# PROMPT
Quote, word for word, only the lines running from the line with "Which is higher" through the end of the listing. Leave out the pictures.

# DATA SHOWN
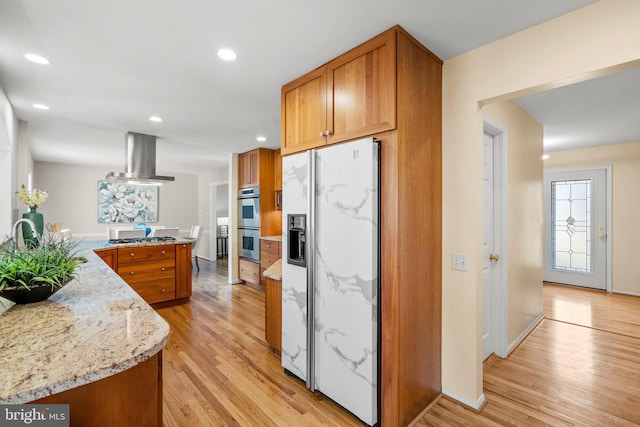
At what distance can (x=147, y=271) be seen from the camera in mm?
3926

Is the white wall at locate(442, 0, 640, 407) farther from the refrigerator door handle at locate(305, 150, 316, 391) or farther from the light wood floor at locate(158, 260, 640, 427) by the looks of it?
the refrigerator door handle at locate(305, 150, 316, 391)

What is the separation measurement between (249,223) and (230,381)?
327 centimetres

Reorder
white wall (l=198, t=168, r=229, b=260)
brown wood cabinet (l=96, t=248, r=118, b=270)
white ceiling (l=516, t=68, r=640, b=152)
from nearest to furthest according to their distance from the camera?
white ceiling (l=516, t=68, r=640, b=152) < brown wood cabinet (l=96, t=248, r=118, b=270) < white wall (l=198, t=168, r=229, b=260)

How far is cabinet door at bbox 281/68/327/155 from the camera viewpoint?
2225 mm

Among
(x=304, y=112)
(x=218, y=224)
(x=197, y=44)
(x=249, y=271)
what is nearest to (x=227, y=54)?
(x=197, y=44)

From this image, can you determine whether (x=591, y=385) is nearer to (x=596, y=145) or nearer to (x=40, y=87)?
(x=596, y=145)

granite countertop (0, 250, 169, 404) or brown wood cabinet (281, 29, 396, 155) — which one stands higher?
brown wood cabinet (281, 29, 396, 155)

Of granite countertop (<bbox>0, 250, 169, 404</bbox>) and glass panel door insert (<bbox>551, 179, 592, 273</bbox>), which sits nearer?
granite countertop (<bbox>0, 250, 169, 404</bbox>)

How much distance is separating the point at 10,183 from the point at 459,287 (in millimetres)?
4307

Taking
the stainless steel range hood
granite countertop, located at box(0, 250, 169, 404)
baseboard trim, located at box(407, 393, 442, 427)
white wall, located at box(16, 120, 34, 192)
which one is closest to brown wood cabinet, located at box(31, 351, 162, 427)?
granite countertop, located at box(0, 250, 169, 404)

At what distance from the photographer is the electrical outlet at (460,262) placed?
204 cm

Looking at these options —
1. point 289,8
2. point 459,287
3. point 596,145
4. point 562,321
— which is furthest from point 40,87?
point 596,145

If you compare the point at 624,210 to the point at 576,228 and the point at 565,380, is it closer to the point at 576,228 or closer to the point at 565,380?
the point at 576,228

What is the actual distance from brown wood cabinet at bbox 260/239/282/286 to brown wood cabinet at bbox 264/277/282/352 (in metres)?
1.87
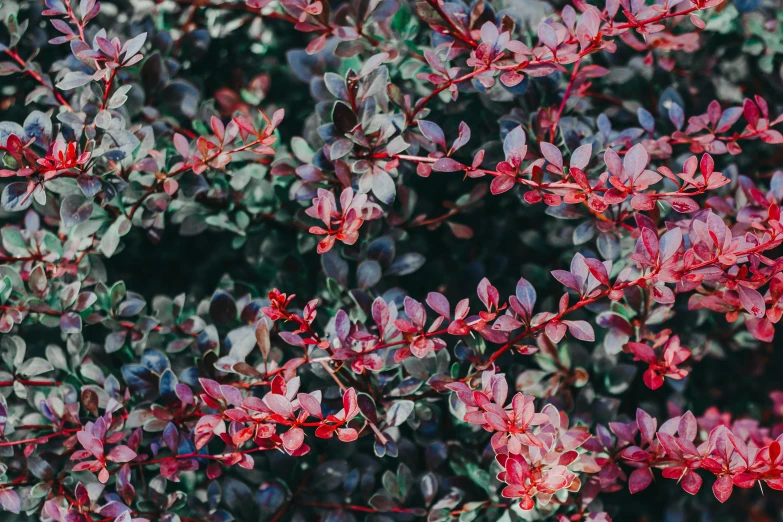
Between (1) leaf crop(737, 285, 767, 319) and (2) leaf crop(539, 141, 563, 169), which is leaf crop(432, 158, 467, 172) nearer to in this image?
(2) leaf crop(539, 141, 563, 169)

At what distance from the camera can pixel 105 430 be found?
1.04 metres

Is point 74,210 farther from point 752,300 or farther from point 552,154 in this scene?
point 752,300

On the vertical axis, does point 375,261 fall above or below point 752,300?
below

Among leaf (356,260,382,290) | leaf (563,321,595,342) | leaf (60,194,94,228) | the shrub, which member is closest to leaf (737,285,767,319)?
the shrub

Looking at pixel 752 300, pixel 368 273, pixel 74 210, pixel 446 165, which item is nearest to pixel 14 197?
pixel 74 210

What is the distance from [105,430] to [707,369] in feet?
4.59

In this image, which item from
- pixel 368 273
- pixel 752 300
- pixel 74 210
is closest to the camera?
pixel 752 300

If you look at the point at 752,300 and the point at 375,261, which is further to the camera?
the point at 375,261

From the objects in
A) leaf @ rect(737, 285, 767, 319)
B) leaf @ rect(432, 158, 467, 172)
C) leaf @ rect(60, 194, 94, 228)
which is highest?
leaf @ rect(432, 158, 467, 172)

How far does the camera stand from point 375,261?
1.20 meters

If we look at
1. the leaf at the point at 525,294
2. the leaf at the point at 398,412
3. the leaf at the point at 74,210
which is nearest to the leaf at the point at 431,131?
the leaf at the point at 525,294

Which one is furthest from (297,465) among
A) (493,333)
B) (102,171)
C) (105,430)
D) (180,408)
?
(102,171)

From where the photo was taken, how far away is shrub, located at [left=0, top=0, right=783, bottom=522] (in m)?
1.01

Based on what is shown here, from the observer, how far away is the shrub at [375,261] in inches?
39.7
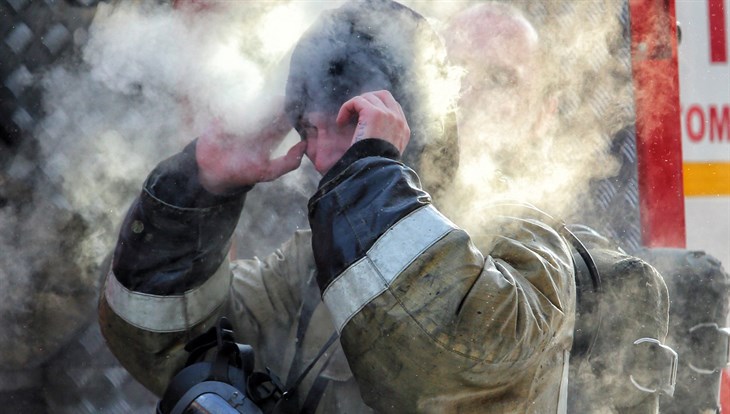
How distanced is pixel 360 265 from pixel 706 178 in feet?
7.25

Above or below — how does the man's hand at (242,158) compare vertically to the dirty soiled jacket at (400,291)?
above

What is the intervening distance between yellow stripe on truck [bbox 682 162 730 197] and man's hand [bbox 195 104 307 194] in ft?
6.20

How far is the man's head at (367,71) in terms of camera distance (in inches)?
68.4

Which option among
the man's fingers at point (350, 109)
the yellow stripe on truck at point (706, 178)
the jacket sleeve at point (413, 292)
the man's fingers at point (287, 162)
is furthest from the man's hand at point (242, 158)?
the yellow stripe on truck at point (706, 178)

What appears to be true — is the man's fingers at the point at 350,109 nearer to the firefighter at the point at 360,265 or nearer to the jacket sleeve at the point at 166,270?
the firefighter at the point at 360,265

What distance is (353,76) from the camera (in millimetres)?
1739

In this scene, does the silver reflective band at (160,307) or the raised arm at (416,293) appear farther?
the silver reflective band at (160,307)

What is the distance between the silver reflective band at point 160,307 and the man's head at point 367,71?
45 centimetres

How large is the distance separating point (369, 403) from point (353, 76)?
60 centimetres

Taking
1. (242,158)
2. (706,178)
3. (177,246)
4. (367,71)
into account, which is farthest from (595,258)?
(706,178)

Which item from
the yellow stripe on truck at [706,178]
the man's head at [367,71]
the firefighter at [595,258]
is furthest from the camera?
the yellow stripe on truck at [706,178]

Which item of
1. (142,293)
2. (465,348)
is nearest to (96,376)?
(142,293)

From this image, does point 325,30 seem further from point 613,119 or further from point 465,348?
point 613,119

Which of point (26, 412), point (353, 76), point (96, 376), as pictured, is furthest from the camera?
point (96, 376)
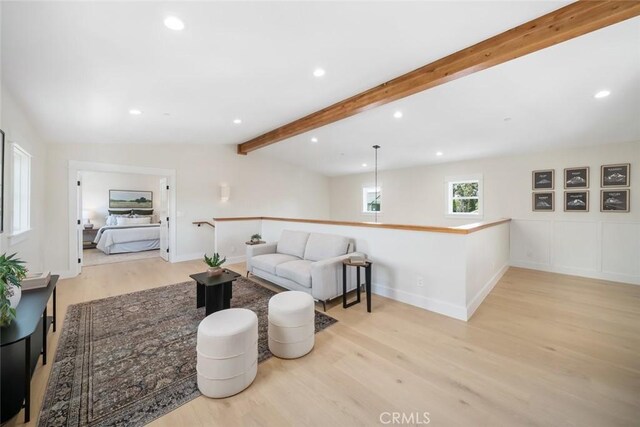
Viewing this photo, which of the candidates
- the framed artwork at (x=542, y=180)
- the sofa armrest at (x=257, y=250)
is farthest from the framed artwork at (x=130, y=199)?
the framed artwork at (x=542, y=180)

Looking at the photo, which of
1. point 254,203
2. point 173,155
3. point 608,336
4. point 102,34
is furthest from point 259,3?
point 254,203

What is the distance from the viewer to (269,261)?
151 inches

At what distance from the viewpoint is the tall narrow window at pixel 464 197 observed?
5.74m

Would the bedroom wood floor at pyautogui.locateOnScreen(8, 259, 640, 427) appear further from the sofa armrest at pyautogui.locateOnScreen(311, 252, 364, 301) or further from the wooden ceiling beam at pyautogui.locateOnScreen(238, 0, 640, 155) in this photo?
the wooden ceiling beam at pyautogui.locateOnScreen(238, 0, 640, 155)

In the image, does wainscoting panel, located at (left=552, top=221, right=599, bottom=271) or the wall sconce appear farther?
the wall sconce

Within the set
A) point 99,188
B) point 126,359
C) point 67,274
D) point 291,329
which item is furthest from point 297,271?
point 99,188

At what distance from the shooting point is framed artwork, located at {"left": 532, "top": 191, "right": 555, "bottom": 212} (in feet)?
15.7

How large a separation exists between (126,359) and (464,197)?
6.52 metres

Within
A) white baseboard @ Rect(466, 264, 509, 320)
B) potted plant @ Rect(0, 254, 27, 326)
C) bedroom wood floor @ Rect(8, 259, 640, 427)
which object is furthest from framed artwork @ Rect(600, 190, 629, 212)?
potted plant @ Rect(0, 254, 27, 326)

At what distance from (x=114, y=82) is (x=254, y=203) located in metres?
4.49

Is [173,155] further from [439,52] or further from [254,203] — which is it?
[439,52]

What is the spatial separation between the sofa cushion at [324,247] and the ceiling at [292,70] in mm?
2012

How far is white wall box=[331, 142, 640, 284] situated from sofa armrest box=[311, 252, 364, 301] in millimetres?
4117

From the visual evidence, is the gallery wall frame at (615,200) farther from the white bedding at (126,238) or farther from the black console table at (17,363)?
the white bedding at (126,238)
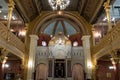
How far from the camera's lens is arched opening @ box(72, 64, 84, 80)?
17.1 m

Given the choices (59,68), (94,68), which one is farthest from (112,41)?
(59,68)

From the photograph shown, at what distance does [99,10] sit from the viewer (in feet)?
39.1

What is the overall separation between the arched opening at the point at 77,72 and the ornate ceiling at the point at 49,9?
5.56 meters

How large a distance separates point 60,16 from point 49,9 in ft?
4.15

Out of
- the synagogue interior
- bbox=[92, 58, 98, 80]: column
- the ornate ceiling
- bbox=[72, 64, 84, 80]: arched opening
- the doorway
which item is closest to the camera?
the synagogue interior

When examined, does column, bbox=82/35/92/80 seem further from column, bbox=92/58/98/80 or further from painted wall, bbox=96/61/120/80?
painted wall, bbox=96/61/120/80

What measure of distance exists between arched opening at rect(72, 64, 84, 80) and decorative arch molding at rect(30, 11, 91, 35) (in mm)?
4520

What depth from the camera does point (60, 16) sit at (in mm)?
15484

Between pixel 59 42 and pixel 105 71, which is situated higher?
pixel 59 42

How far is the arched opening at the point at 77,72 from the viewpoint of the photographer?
1715 centimetres

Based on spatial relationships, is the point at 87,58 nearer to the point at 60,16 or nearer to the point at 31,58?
the point at 60,16

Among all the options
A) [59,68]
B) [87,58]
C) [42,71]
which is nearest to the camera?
[87,58]

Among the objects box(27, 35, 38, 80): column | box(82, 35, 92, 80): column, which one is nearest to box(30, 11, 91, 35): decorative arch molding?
box(82, 35, 92, 80): column

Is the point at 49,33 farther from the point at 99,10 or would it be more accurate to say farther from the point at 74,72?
the point at 99,10
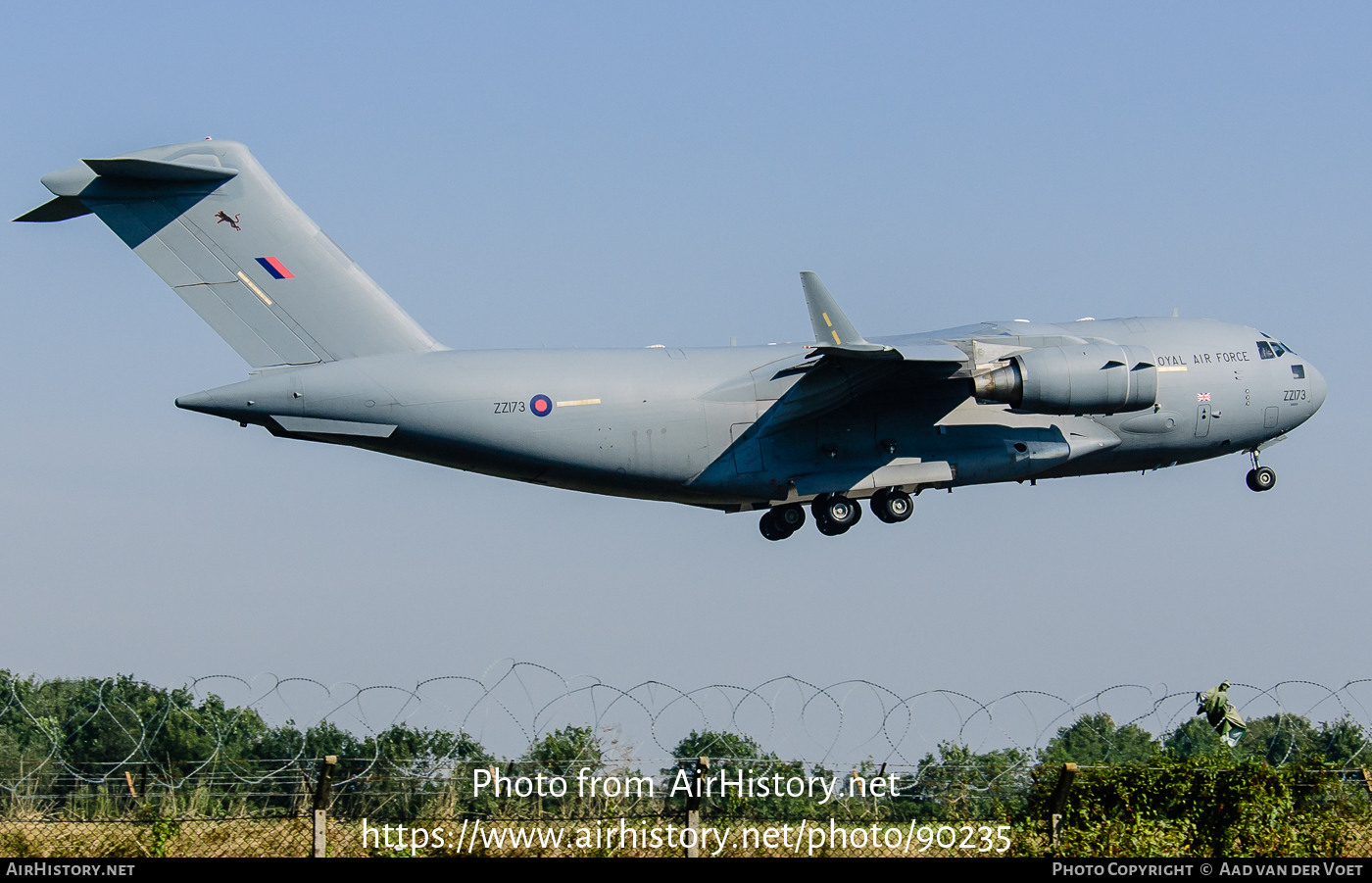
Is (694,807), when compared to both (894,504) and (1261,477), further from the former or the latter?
(1261,477)

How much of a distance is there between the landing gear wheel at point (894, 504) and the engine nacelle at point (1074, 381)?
70.0 inches

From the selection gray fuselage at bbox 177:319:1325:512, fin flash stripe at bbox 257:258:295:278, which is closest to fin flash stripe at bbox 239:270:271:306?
fin flash stripe at bbox 257:258:295:278

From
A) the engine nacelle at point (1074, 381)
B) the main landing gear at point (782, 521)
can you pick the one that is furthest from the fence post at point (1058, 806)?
the main landing gear at point (782, 521)

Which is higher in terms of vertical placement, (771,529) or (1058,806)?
(771,529)

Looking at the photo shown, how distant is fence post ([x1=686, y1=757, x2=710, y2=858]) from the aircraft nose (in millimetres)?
12416

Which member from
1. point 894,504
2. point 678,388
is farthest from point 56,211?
point 894,504

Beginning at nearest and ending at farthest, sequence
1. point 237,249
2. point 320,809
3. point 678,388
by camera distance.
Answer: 1. point 320,809
2. point 237,249
3. point 678,388

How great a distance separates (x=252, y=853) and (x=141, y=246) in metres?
7.15

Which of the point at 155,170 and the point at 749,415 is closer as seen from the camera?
the point at 155,170

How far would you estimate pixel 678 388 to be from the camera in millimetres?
16219

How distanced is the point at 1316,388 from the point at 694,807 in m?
12.6

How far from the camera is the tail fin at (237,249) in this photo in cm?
1500

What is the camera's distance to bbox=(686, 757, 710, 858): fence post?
895cm

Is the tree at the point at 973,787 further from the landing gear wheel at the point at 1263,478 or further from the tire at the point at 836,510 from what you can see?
the landing gear wheel at the point at 1263,478
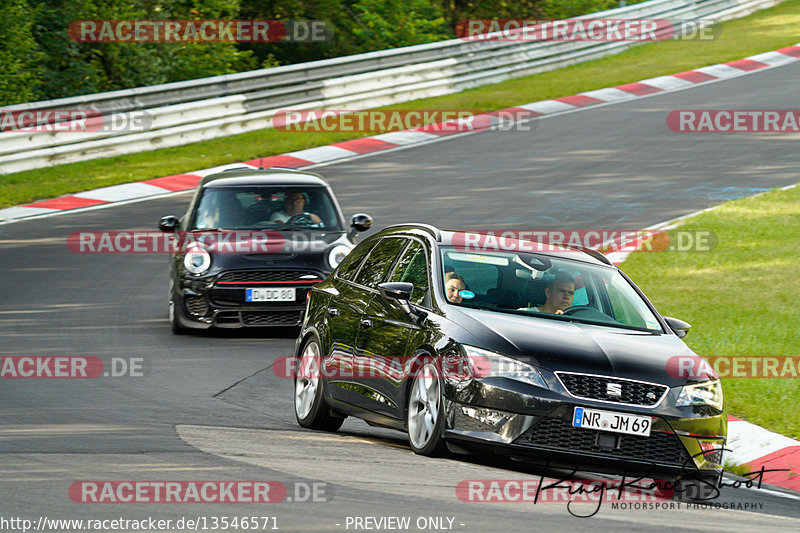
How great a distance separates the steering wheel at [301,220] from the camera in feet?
45.6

# FULL ANSWER
Which is higher in terms of vertical placement, (771,529) or (1058,806)?
(771,529)

Looking at the photo shown, how distant is fence post ([x1=686, y1=757, x2=710, y2=858]) from the aircraft nose (in millimetres)?
12416

Which member from
1. point 894,504
2. point 678,388
is farthest from point 56,211?
point 894,504

Beginning at nearest and ending at farthest, sequence
1. point 237,249
2. point 320,809
3. point 678,388
by camera distance.
Answer: 1. point 320,809
2. point 237,249
3. point 678,388

How great a distance separates (x=252, y=853) and (x=141, y=246) in metres?
7.15

Which of the point at 155,170 and the point at 749,415 is closer as seen from the camera?
the point at 155,170

How far would you estimate pixel 678 388 to be from the camera in millimetres?
16219

How distanced is the point at 1316,388 from the point at 694,807 in m?
12.6

How far from the camera is the tail fin at (237,249) in this photo in cm?
1500

What is the camera's distance to bbox=(686, 757, 710, 858): fence post?
895cm

Is the tree at the point at 973,787 further from the landing gear wheel at the point at 1263,478 or further from the tire at the point at 836,510 from what you can see?
the landing gear wheel at the point at 1263,478
How great a distance separates the steering wheel at [301,220] from the camera in feet?
45.6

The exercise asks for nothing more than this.